Task objective | Start at the line holding "phylum: Chordata". Write out that line and each one after it to the end of the data, unchanged.

Extracted entries |
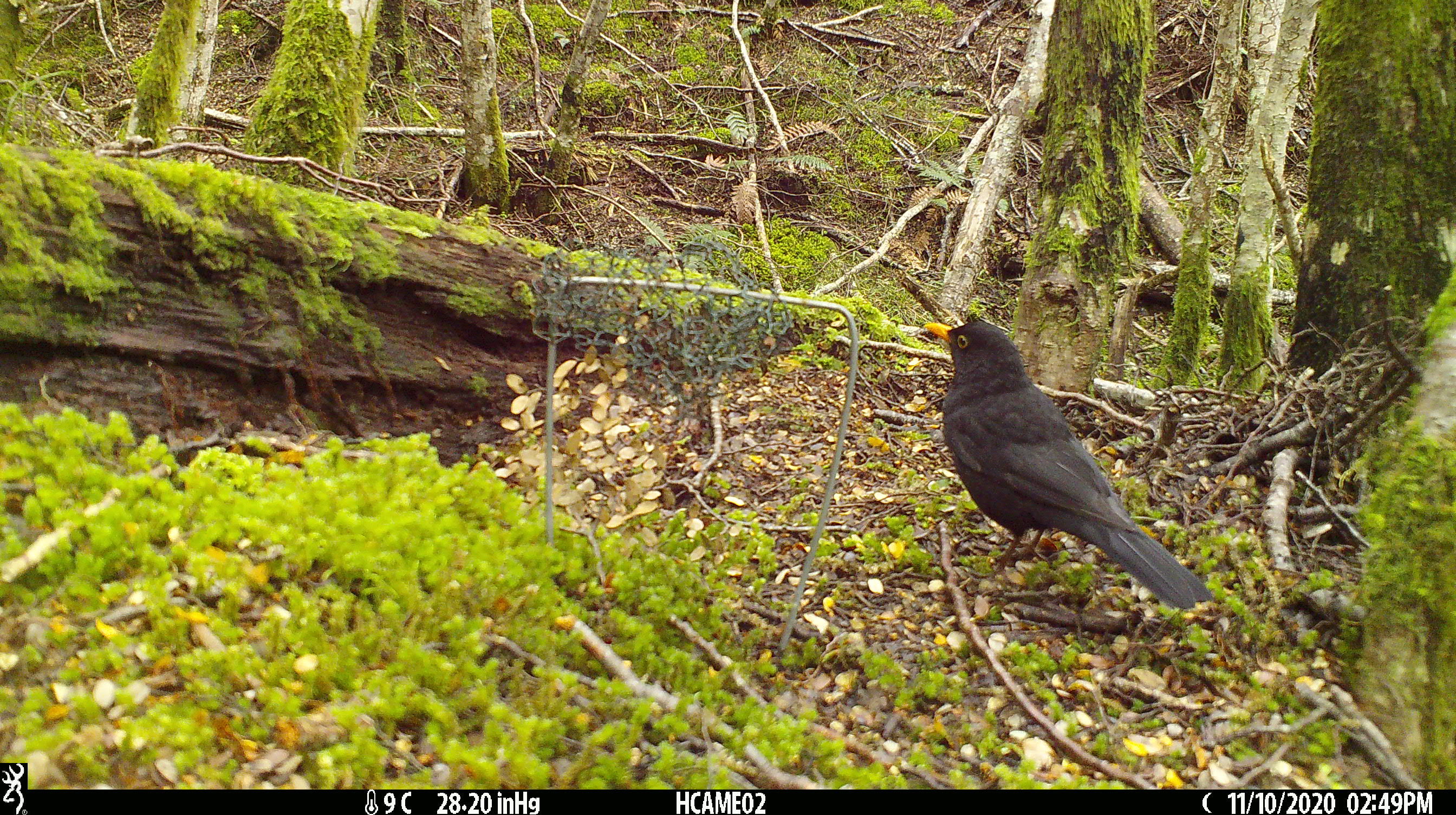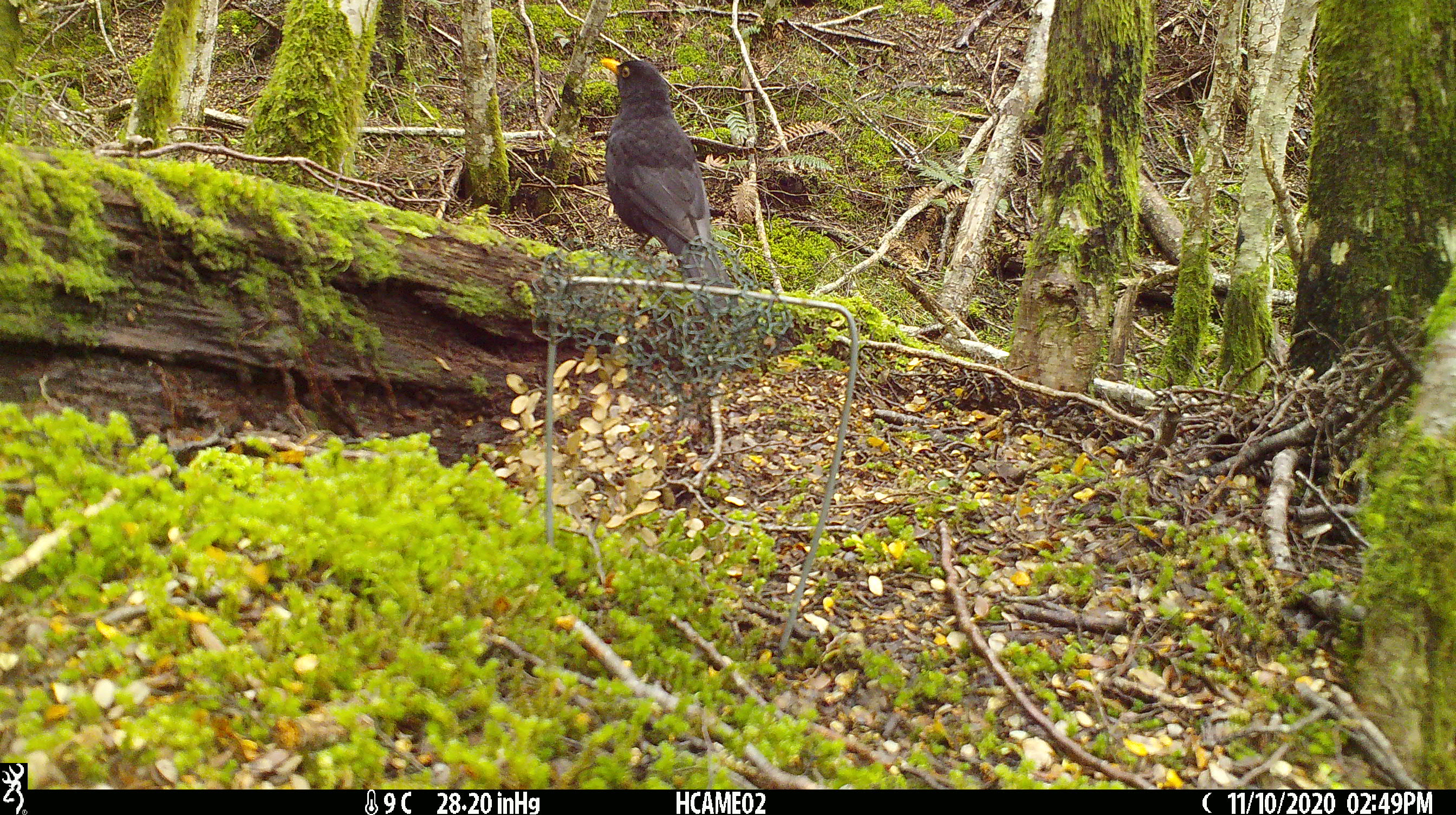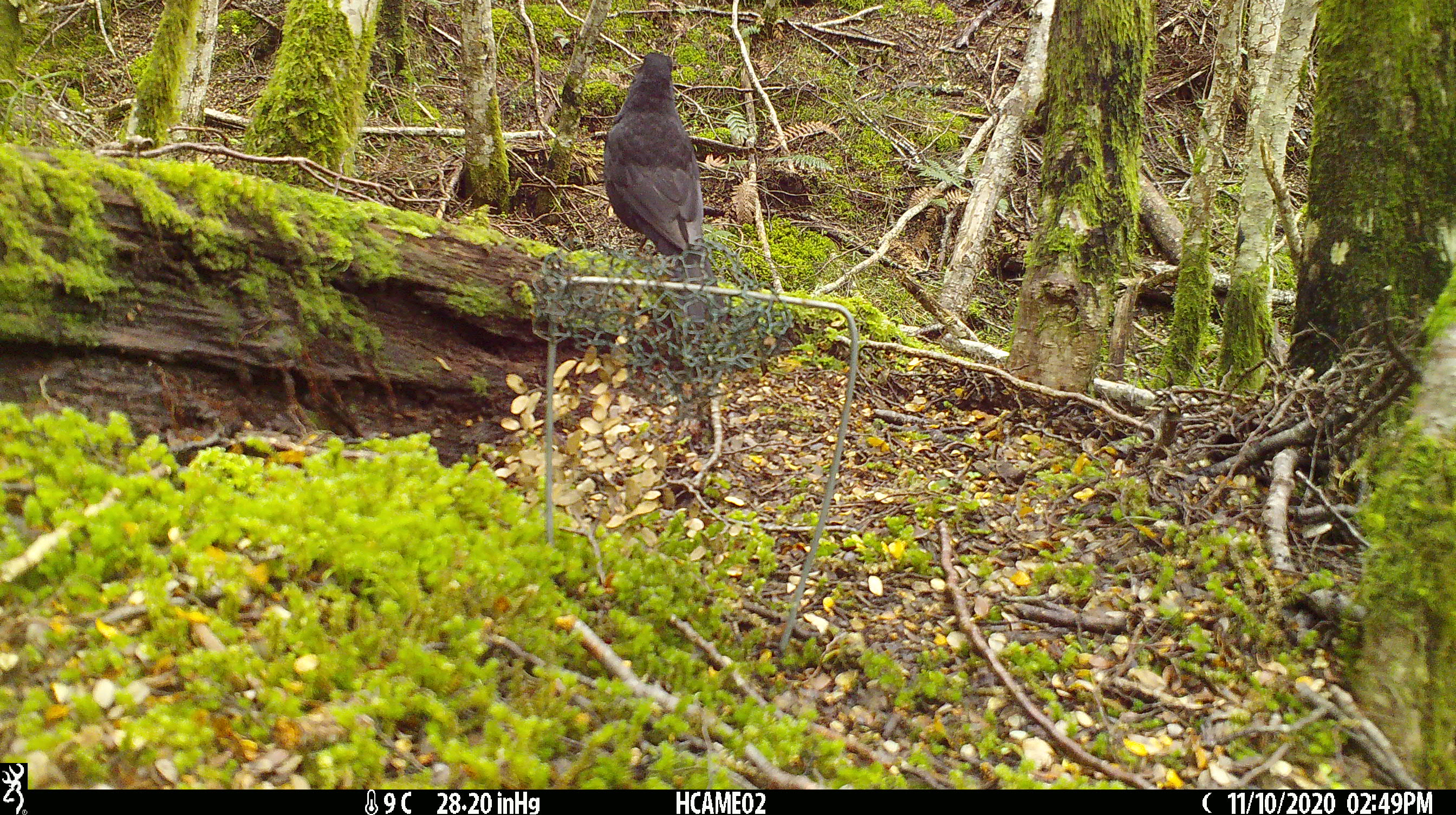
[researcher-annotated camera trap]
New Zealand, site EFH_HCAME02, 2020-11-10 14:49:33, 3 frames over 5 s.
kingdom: Animalia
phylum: Chordata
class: Aves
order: Passeriformes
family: Turdidae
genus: Turdus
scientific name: Turdus merula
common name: eurasian blackbird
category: blackbird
Blackbird (eurasian blackbird) (Turdus merula).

Response box |
phylum: Chordata
class: Aves
order: Passeriformes
family: Turdidae
genus: Turdus
scientific name: Turdus merula
common name: eurasian blackbird
category: blackbird
Blackbird (eurasian blackbird) (Turdus merula).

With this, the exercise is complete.